Wine: Bea Montefalco Rosso Riserva Pipparello 2010
It wouldn't be a trip through Umbria without a Bea wine.  
From the importerReferences in the archives of Montefalco, the beautiful hill town in Umbria, document the presence of the Bea family in this locality as early as 1500. This tiny estate is the classic Italian fattoria, producing wine, raising farm animals for trade and home consumption and working the land to produce olives, fruits and vegetables. To this day, the Bea family raises and produces much of what they consume on a daily basis. Paolo Bea, the senior member of the family, is the guiding force behind the production of this series of intense and idiosyncratic wines. He is assisted by his two sons, Giuseppe, who farms the vineyards, and Giampiero, who assists in the vinification and is responsible for all commercial aspects of the winery.
The entire property encompasses 15 hectares: 5 of which are dedicated to the vineyards, 2 to olives, and the remainder to the fruits, vegetables and grains that are grown. Sagrantino is the predominant grape, covering 60% of the vineyard surface. The remaining 40% is planted to Sangiovese and Montepulciano, with a small parcel planted to several white varieties.  The Pipparello vineyard is a hilltop site in Montefalco at 1300 feet above sea level. The soil is clay and gravel. The vines in the Pipparello vineyard are a minimum of 20 years old. Harvest takes place normally during the middle of October. The ultimate wine is a blend of roughly 60% Sangiovese, 25% Montepulciano and 15% Sagrantino.

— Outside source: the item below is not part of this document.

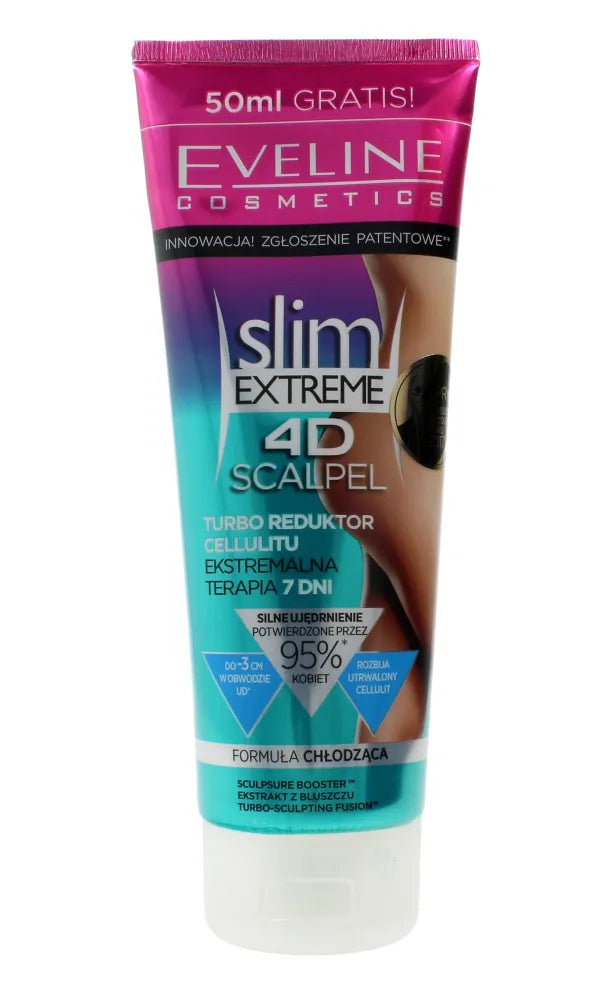 Eveline 4D slim EXTREME Scalpel Turbo Celiulito Mažinimo Priemonė 250ml - Kosmetika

Food: Crescia, from CiaoItalia:
1 tablespoon active dry yeast
1/4 cup warm (110º - 115ºF) water
1/4 cup warm (110º - 115ºF) milk
8 tablespoons (1 stick) butter or margarine, softened
7 large eggs, at room temperature, well beaten
1 cup freshly grated Pecorino Romano cheese (5 ounces)
1 teaspoon freshly ground black pepper
6 1/2 to 7 cups King Arthur™ Unbleached, All-Purpose Flour
In a large bowl, sprinkle the yeast over the warm water, and stir to dissolve. Cover and let the yeast proof for about 10 minutes, or until foamy.

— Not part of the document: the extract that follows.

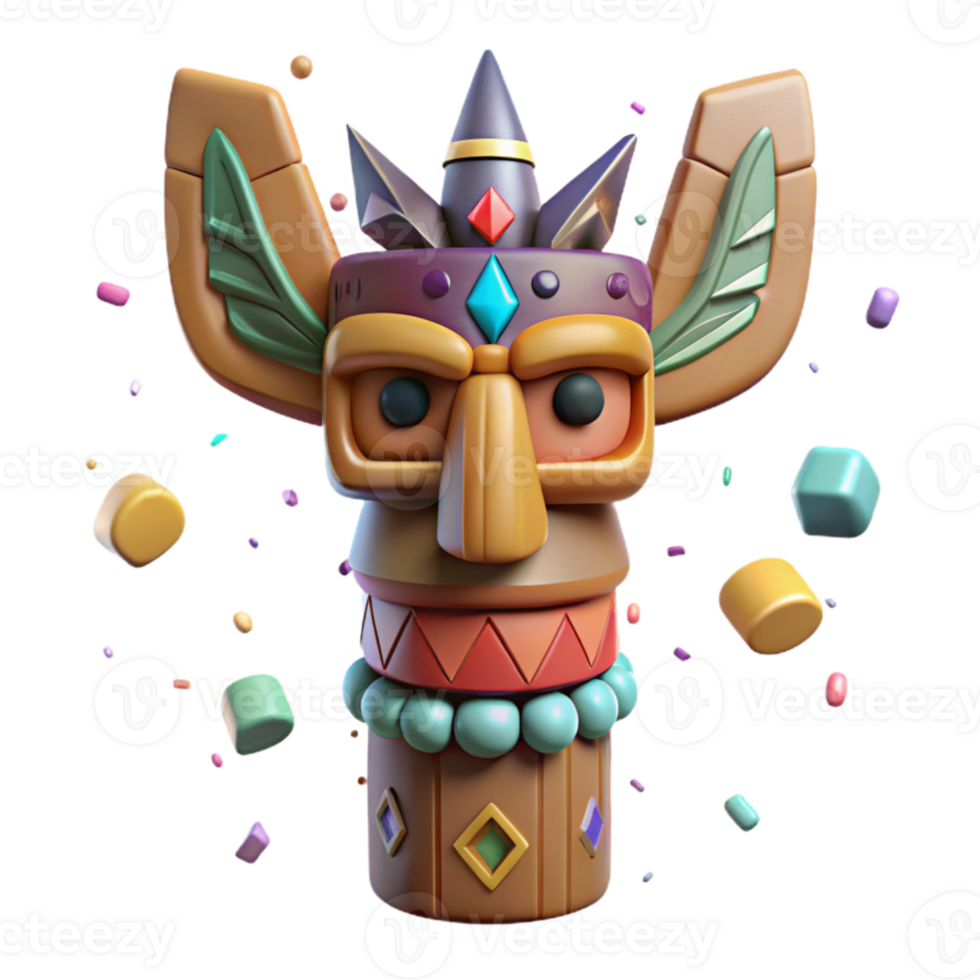 elegant contemporary Totem Pole Native American Art Isolated authentic png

Add the milk to the yeast mixture, and whisk in the butter. Whisk in the eggs, then add the cheese and pepper. Add 6½ cups flour, about a cup at a time, and mix with your hands until a soft ball of dough is formed, adding additional flour if necessary until the dough is no longer sticky.

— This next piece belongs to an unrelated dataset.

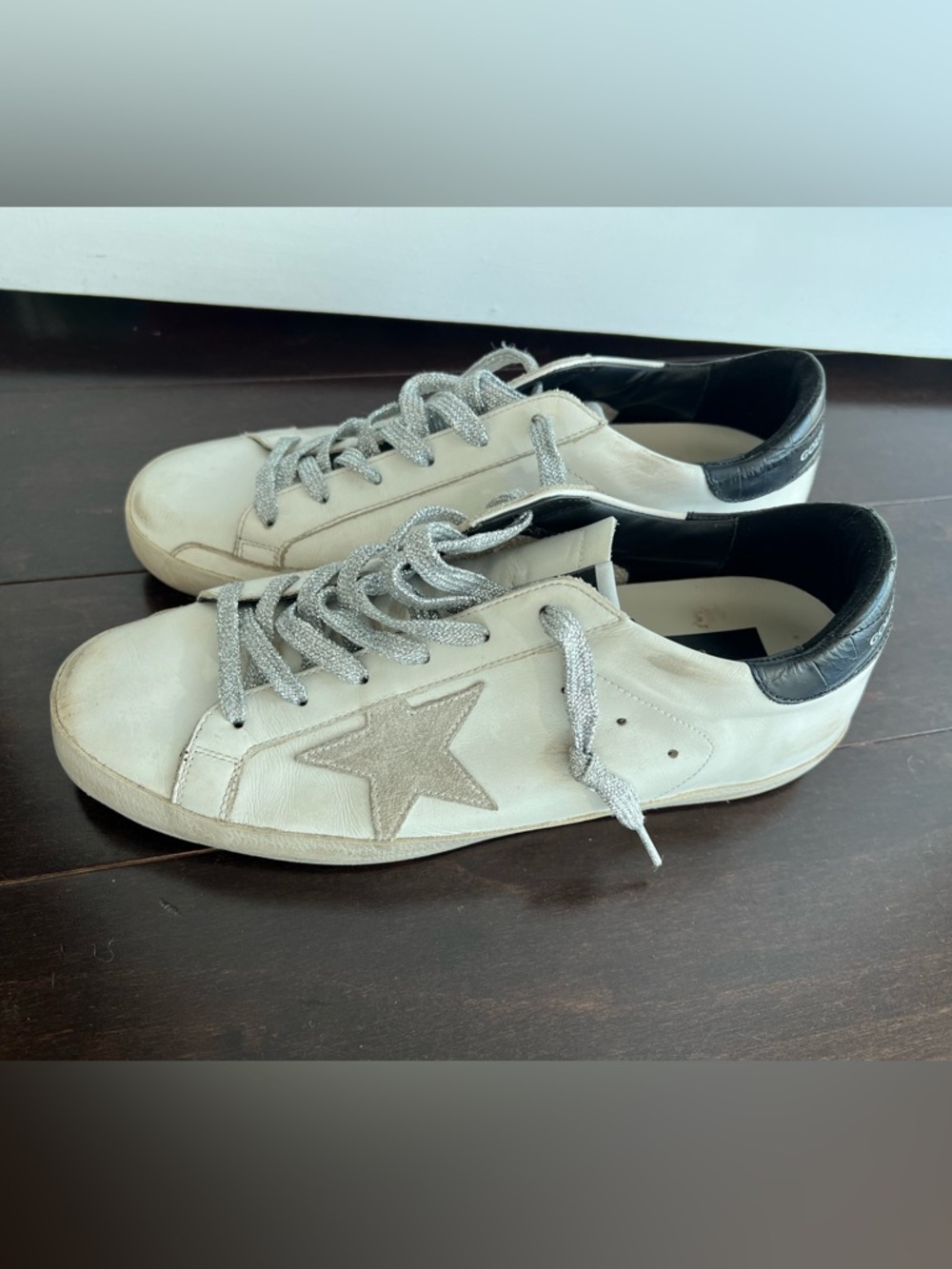 Golden Goose White and Black Classic SUPER-STAR Leather Sneaker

Turn the dough out onto a floured surface and knead until smooth, about 5 minutes.

Generously grease a large bowl with olive oil, place the dough in the bowl, and turn to coat. Cover the bowl with a towel and let the dough rise in a warm place until doubled in size, about 1 1/2 hours.

Punch down the dough and place it on a lightly floured work surface. Knead it into a smooth ball. Place the bread on a greased cookie sheet or in a greased tube pan and let rise for about 30 minutes.

Preheat the oven to 375ºF. Bake the crescia for 30 to 35 minutes, or until it is nicely browned. If using a tube pan, let the crescia cool slightly, then carefully remove it to a cooling rack. Serve the crescia warm, cut into slices.

This recipe appears in both Nella Cucina and Celebrations Italian Style by Mary Ann Esposito.